**Selected excerpt**

■ ■ ■ ■ ■

What Platform Engineering Meant for Adidas’s SREs

Moving from monolithic to microservices architecture demands platform engineering and observability, but brought new challenges to Adidas’s site reliability engineering team.

Oct 13th, 2024 6:00am by Jennifer Riggins

Featued image for: What Platform Engineering Meant for Adidas’s SREs

Featured image by Camilla Carvalho from Unsplash.

Every second counts in e-commerce. So when the global sportswear company Adidas went from less than 3,000 to 29,000 requests per second last Black Friday, that translates to a tenfold increase in orders. If the website can handle it.

A few months prior, the site reliability engineering (SRE) team worked with tech leads, system architects and business to orchestrate a platform engineering transformation that modernized the Adidas architecture from monolithic to microservices. This should’ve enabled scalability.

But when the website’s ability to process coupons went down, this new complexity brought its own challenges — all while under the constant threat of sneaker bots (bots that buy sneakers for resale). At DevOpsDays London in September, the SRE team shared Adidas’s journey of platform engineering, observability, security and microservices.

■ ■ ■ ■ ■

**Work item**
In the article on Adidas's site reliability engineers, how many requests per second did Adidas reach last Black Friday?

**Supplied data**
■ ■ ■ ■ ■

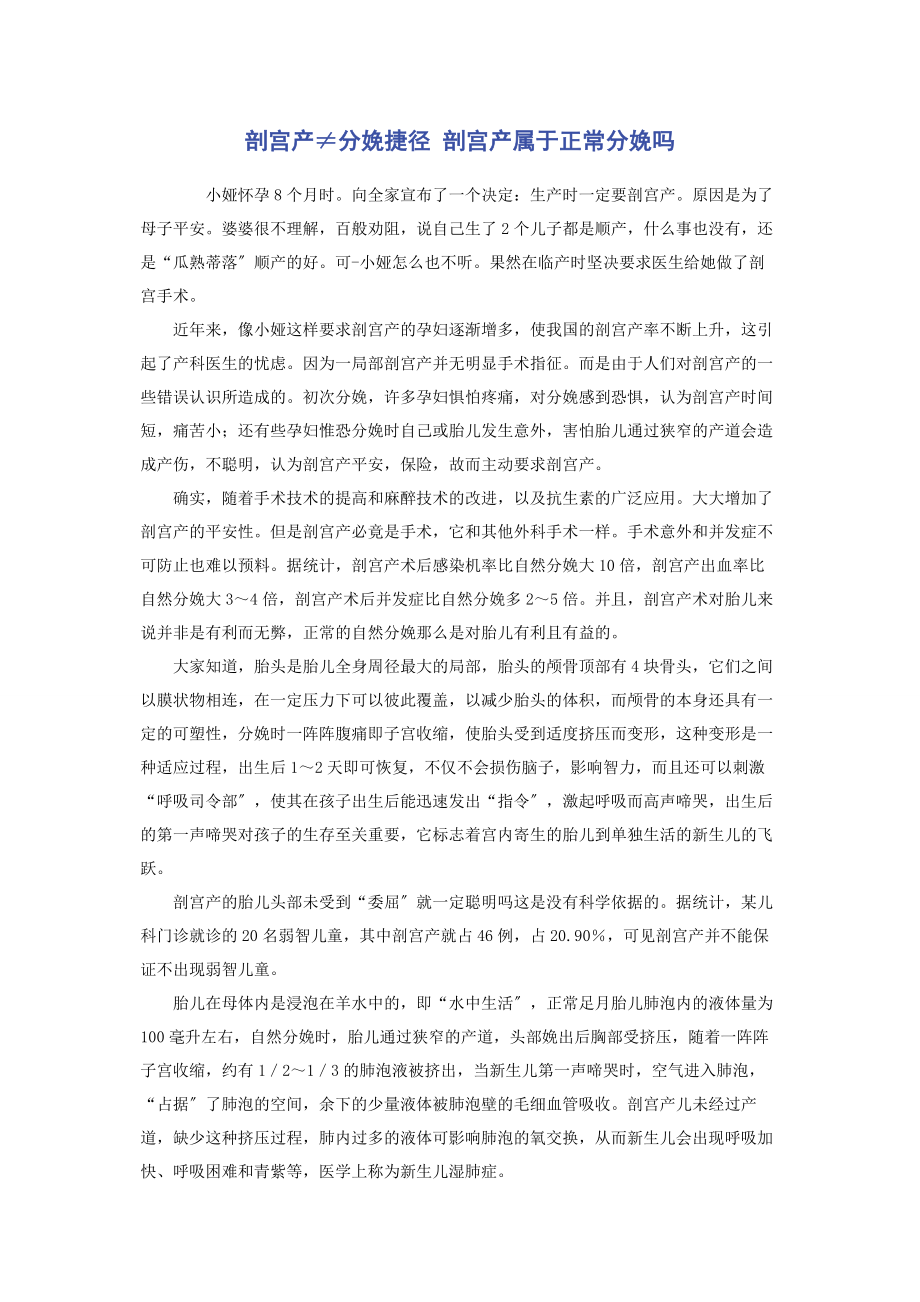 2023年剖宫产≠分娩捷径 剖宫产属于正常分娩吗.docx_第1页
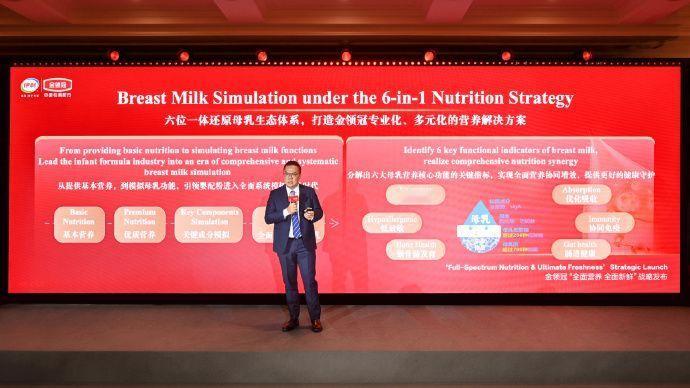 中国奶粉在剑桥圈粉了现在家长选奶粉，越来越关注两件事：营养是否全面，品质是否新鲜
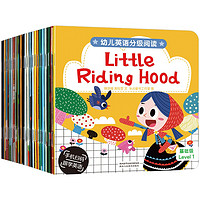 《幼儿英语分级阅读·基础级》(套装共24册)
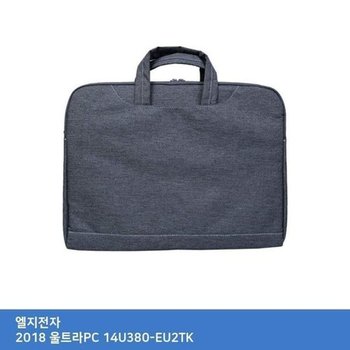 노트북가방 고급가방 2018 울트라PC 14U380-EU2TK 업무용노트북 휴대용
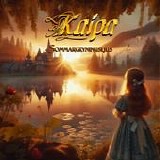 Kaipa (Zweden) - Sommargryningsljus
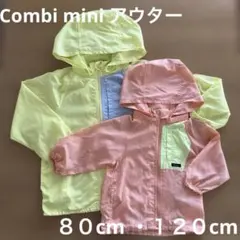 【Combi mini】兄妹コーデ アウター 80cm 120cm フード着脱可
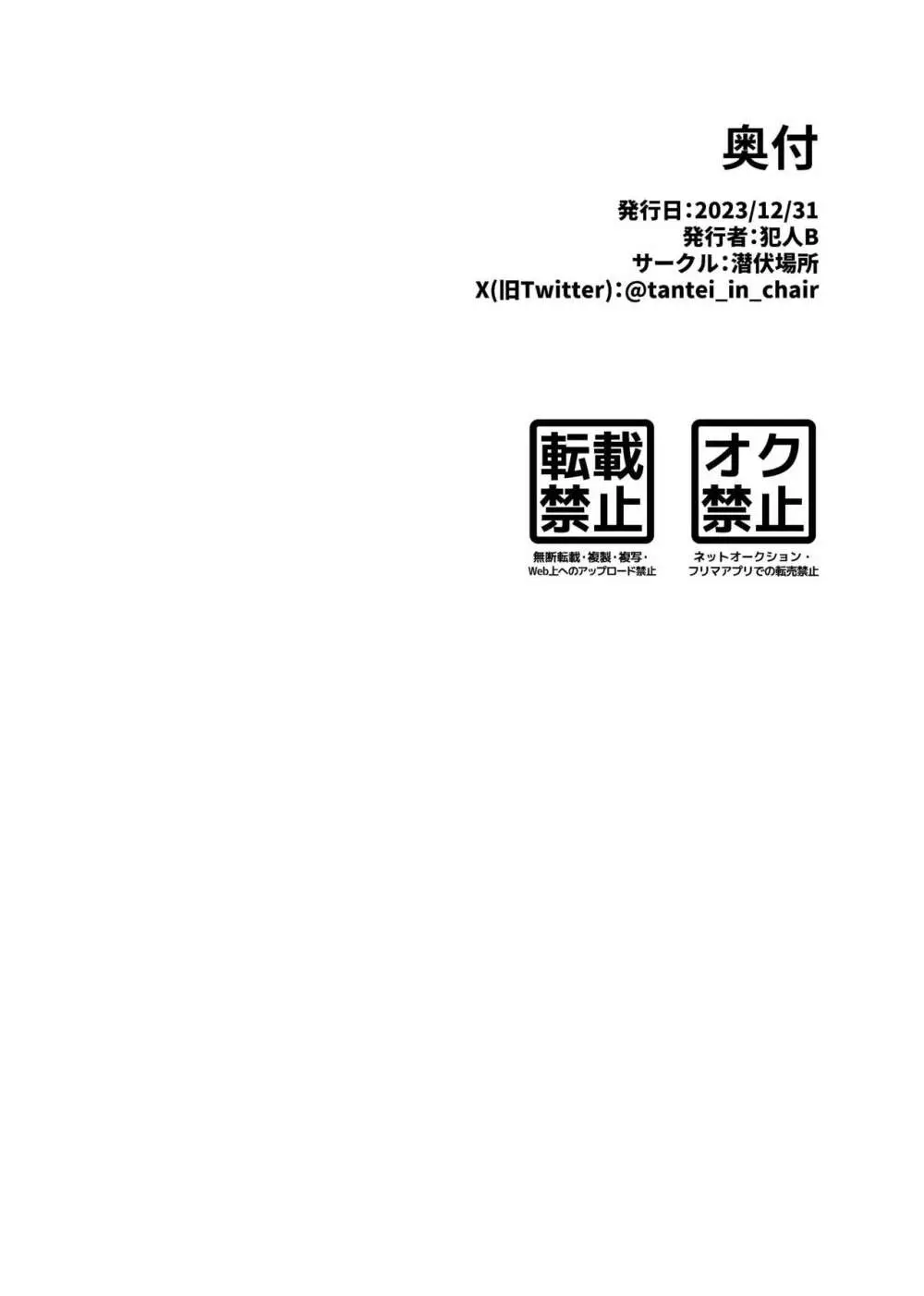 黒埼ちとせエッチ漫画まとめ本 29ページ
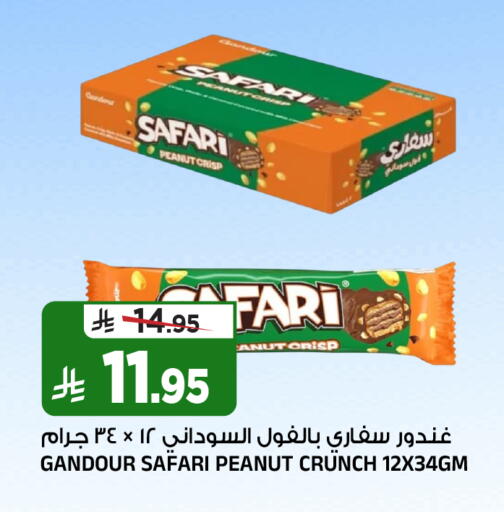 available at Al Madina Hypermarket in KSA, Saudi Arabia, Saudi - Riyadh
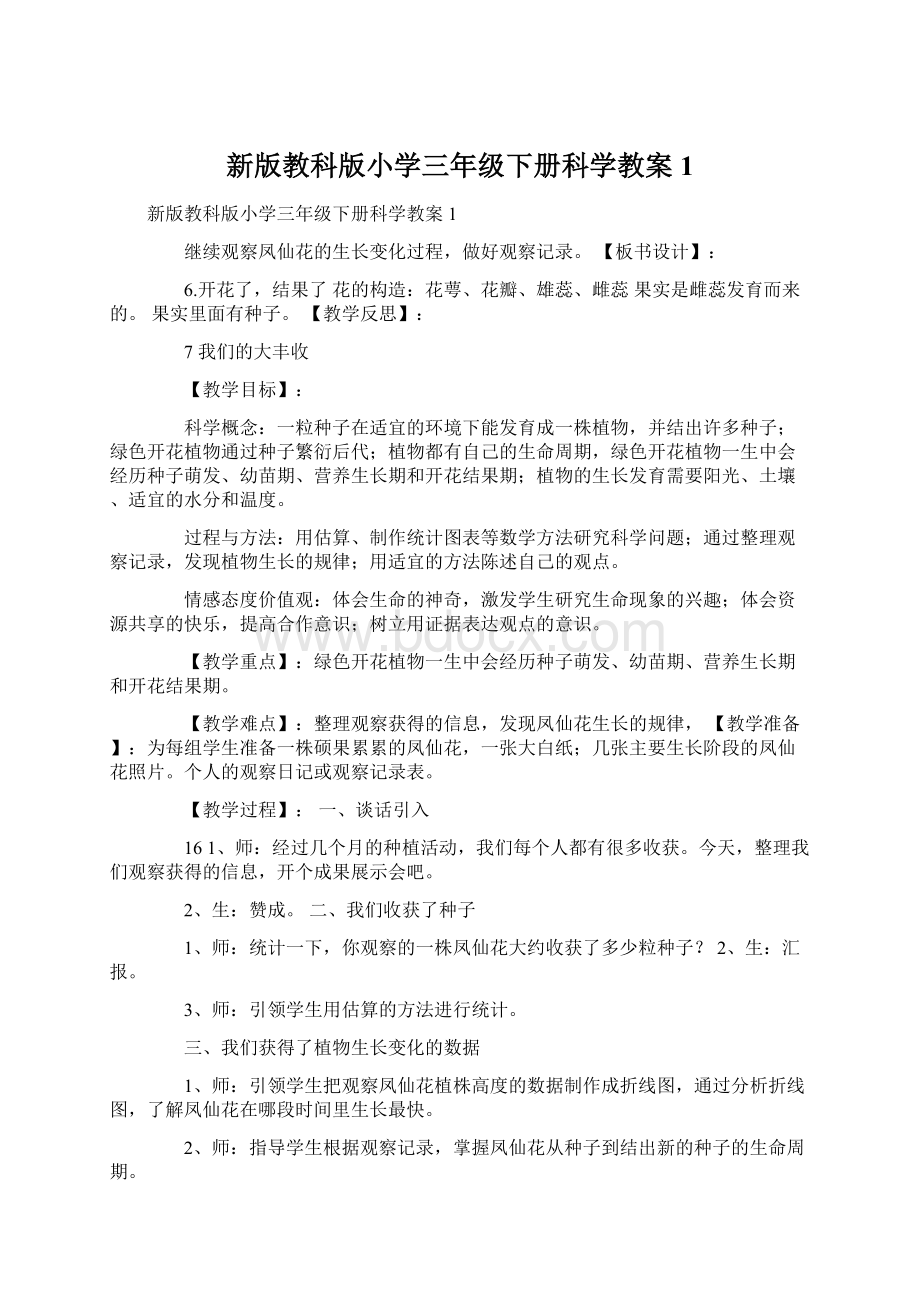 新版教科版小学三年级下册科学教案1Word文件下载.docx_第1页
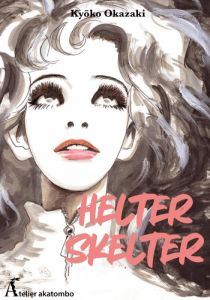 Helter Skelter - Okazaki Kyôko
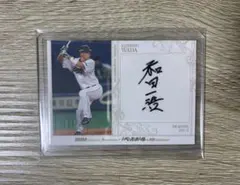 2026年最新】和田一浩 サインの人気アイテム - メルカリ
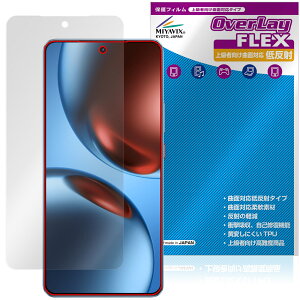 realme GT7 �ی� �t�B���� OverLay FLEX �ᔽ�� for ���A���~�[ �X�}�[�g�t�H�� �W�[�e�B�[ �ȖʑΉ� �_��f�� ���˖h�~ �Ռ��z��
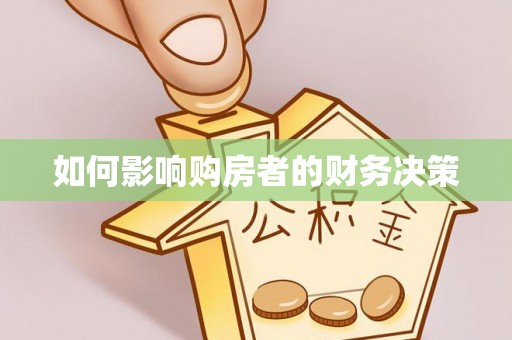 高埗如何影响购房者的财务决策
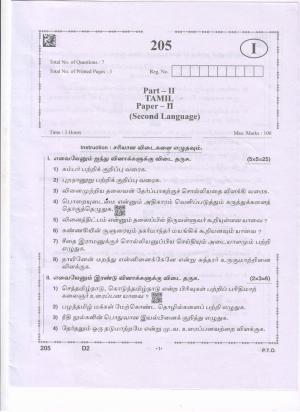 AP Inter 2nd Year Tamil-II Question Paper September-2021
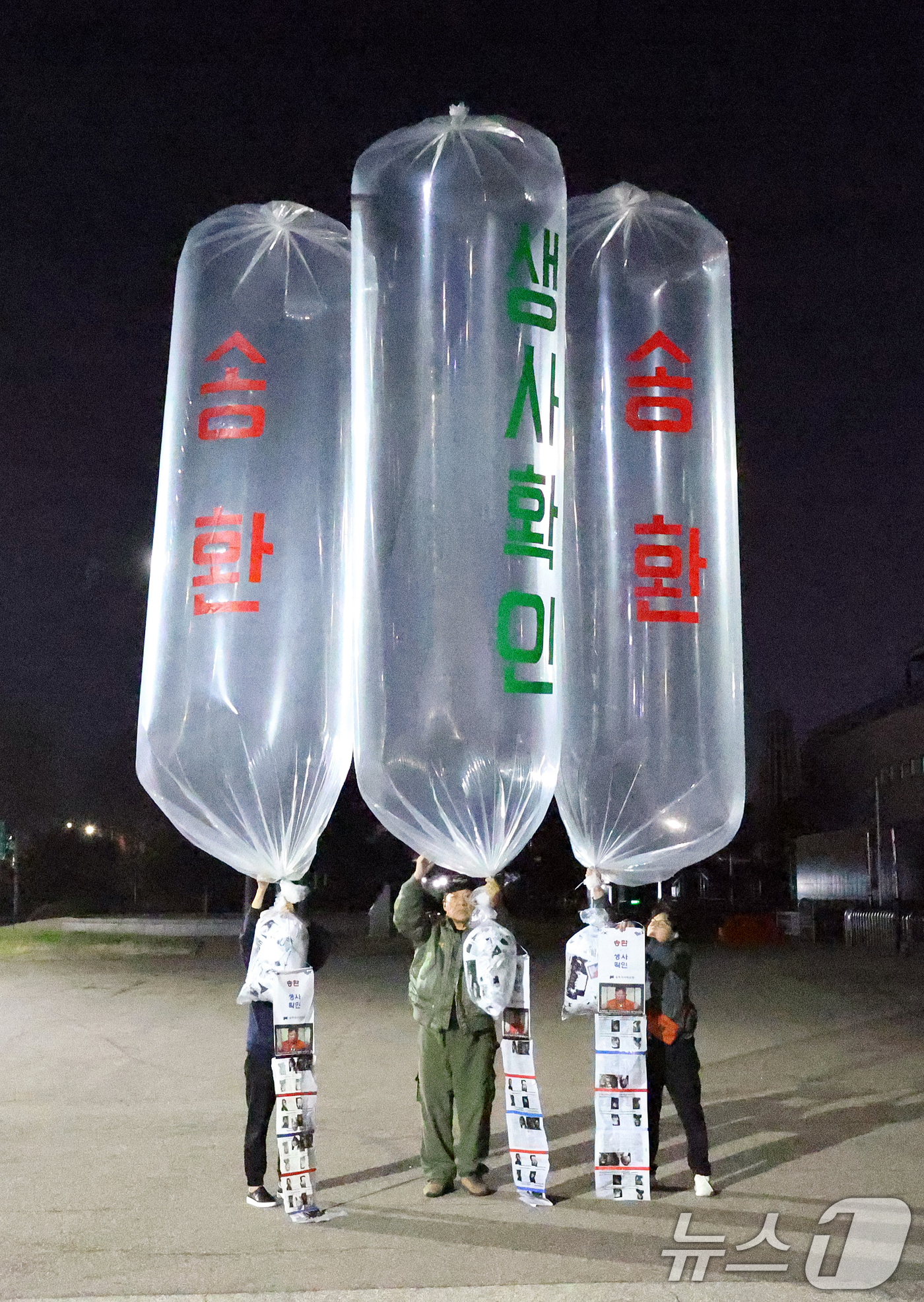 (서울=뉴스1) = 납북자가족모임은 27일 새벽 경기도 파주시 문산읍 임진각 평화랜드 펜스 뒤편에서 대북전단 8개를 북측을 향해 날려 보냈다고 밝혔다.이들은 정부가 "피해 가족들에 …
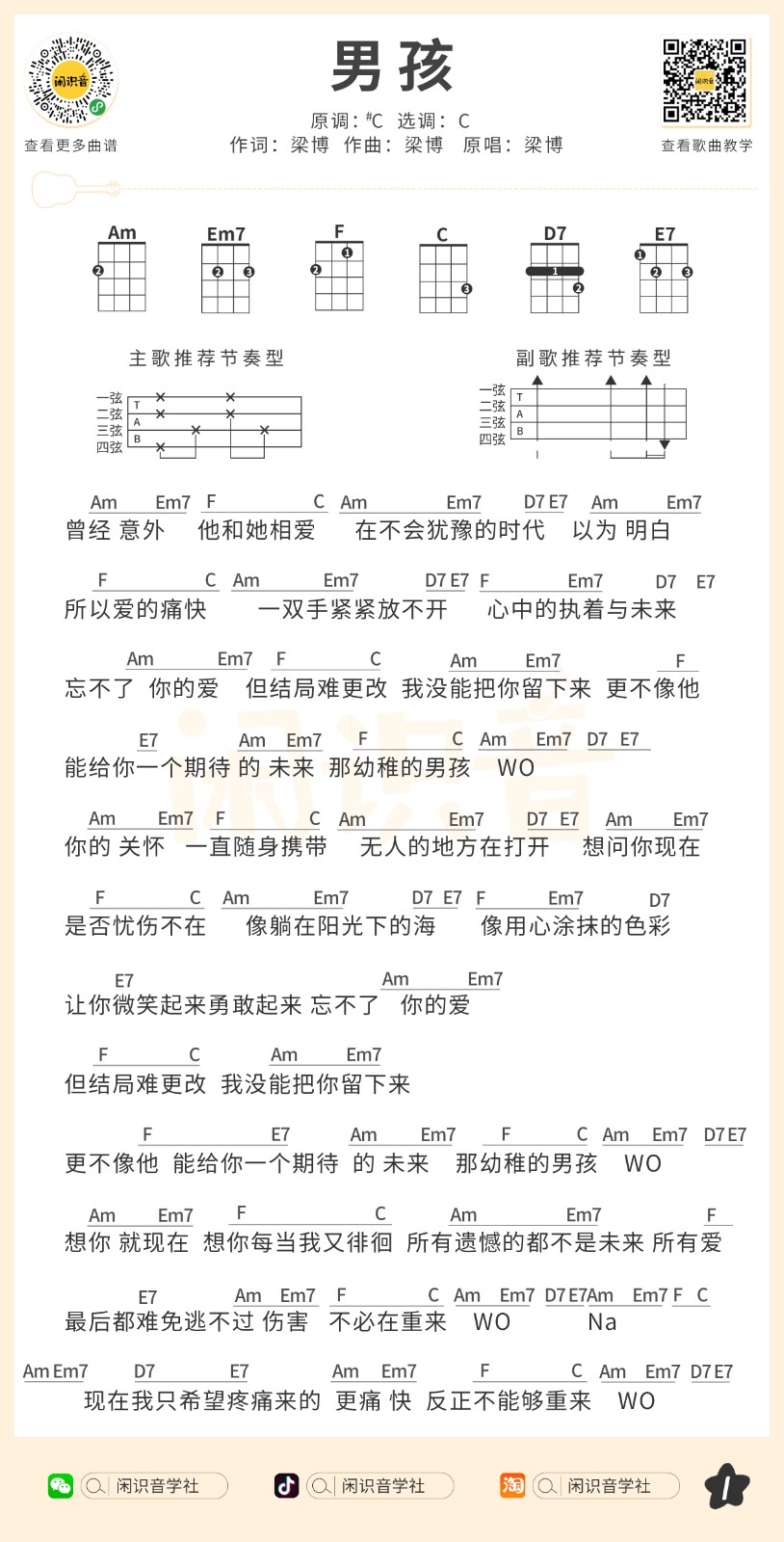 男孩尤克里里谱1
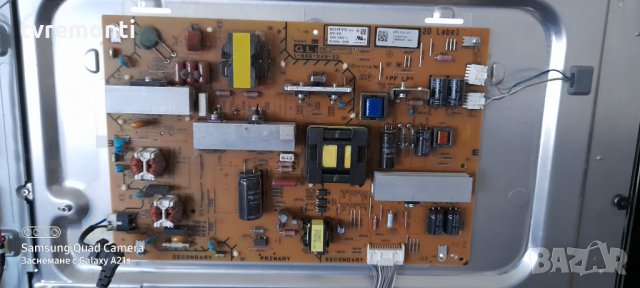 Power Supply Aps-315 1-886-049-23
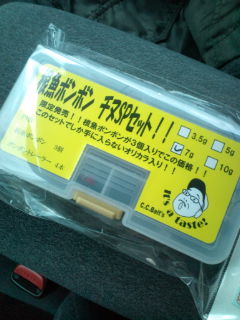 ロック中止・・・・。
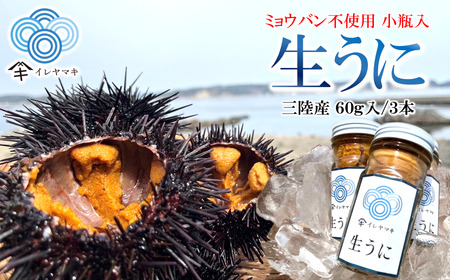 生うに 小瓶入 生うに 60g×3本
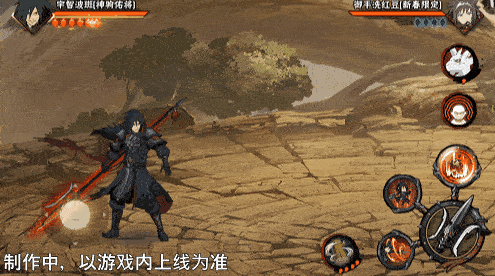 【新忍爆料】挥舞长戟的盖世猛将！宇智波斑「神驹佑将」即将登场！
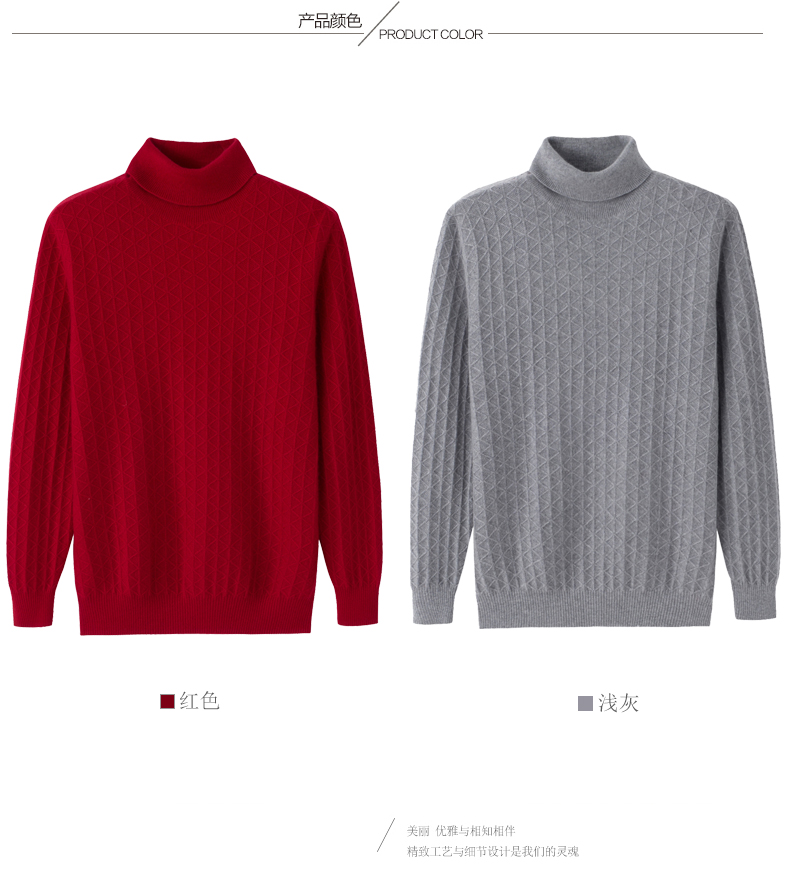 Mùa đông 2017 mới cho nam áo len cashmere hai cổ cao cổ mỏng mỏng cá tính ấm áp ấm áp áo sơ mi - Áo len Cashmere áo da nam cao cấp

■ ■ ■ ■ ■

**Problem solution**
29,000 requests per second.